Look specifically at:

**Encapsulation:** Does new code use public APIs or reach into private attributes?

**Precision:** Are numeric conversions lossy? (float→int, timedelta→seconds)

**Floating point:** Are equality/comparison checks on accumulated floats safe?

**Duplication:** Is the same logic implemented twice with slight variations? (Often indicates a missed abstraction or a branch that should dispatch to different implementations.)

### 5. Assess Test-Spec Alignment

For each test:
1. What spec requirement does it claim to test?
2. Does it actually exercise that requirement's code path?
3. Would the test still pass if the requirement were implemented wrong?

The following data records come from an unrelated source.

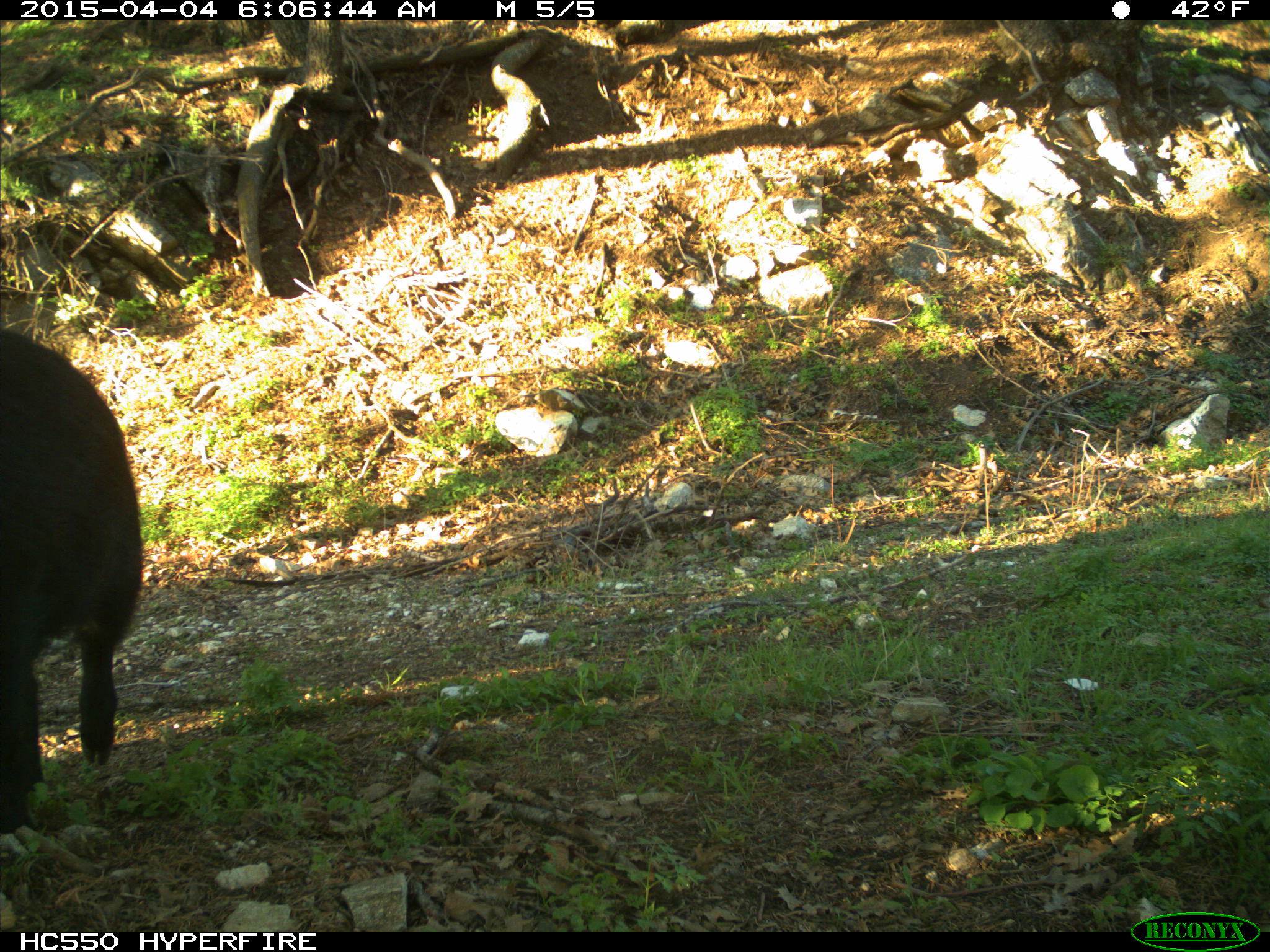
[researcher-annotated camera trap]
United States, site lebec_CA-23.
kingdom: Animalia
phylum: Chordata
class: Mammalia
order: Artiodactyla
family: Suidae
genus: Sus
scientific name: Sus scrofa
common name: wild boar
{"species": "Sus scrofa (wild boar)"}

A test that passes by accident (wrong layer, wrong code path, insufficient assertions) is worse than no test — it creates false confidence.

## Output Format

Structure findings as:

```markdown
# Sprint Verification: [Name]

**Date:** YYYY-MM-DD
**Spec:** [path to architecture doc]
**Sprint:** [path to sprint spec]

## Requirements Checklist

### Algorithm Steps
- [x] Step 1: Description — VERIFIED (file:line)
- [ ] Step 6i: Terminal behaviors — MISSING (code returns before evaluation)
- [x] Step 5: Weighted selection — VERIFIED (file:line)

### Feature Interactions
- [x] Mutations visible to subsequent states — VERIFIED
- [ ] Events frozen at entry tick — NOT TESTED

### Invariants
- [x] Deterministic — VERIFIED (test exists)
- [x] Monotonic timestamps — VERIFIED

## Findings

### Bug: [Title]

**Spec says:** [Quote from spec with section reference]
**Code does:** [What actually happens, with file:line]
**Impact:** [What breaks for educators/students]
**Test gap:** [Why existing tests don't catch this]

### Code Quality: [Title]

**Location:** file:line
**Issue:** [Description]
**Severity:** High / Medium / Low

## Summary

| Category | Total | Verified | Missing | Wrong |
|----------|-------|----------|---------|-------|
| Algorithm steps | N | N | N | N |
| Feature interactions | N | N | N | N |
| Invariants | N | N | N | N |
| Error conditions | N | N | N | N |

**Verdict:** [PASS / ISSUES FOUND]
```

## Principles

- **Spec is oracle.** If code differs from spec, it's a bug until proven otherwise. If the code is genuinely better, note it as a spec update candidate — but still flag it.
- **Behavioral equivalence, not structural.** Don't just check "there's a function for X." Check that the function does X correctly.
- **Negative space matters.** Requirements the tests DON'T cover are the highest-risk findings.
- **One finding per deviation.** Don't bundle. Each spec deviation is its own finding with its own citation.
- **No opinions on style.** This review is about correctness, not aesthetics. Leave style to `/review-sprint`.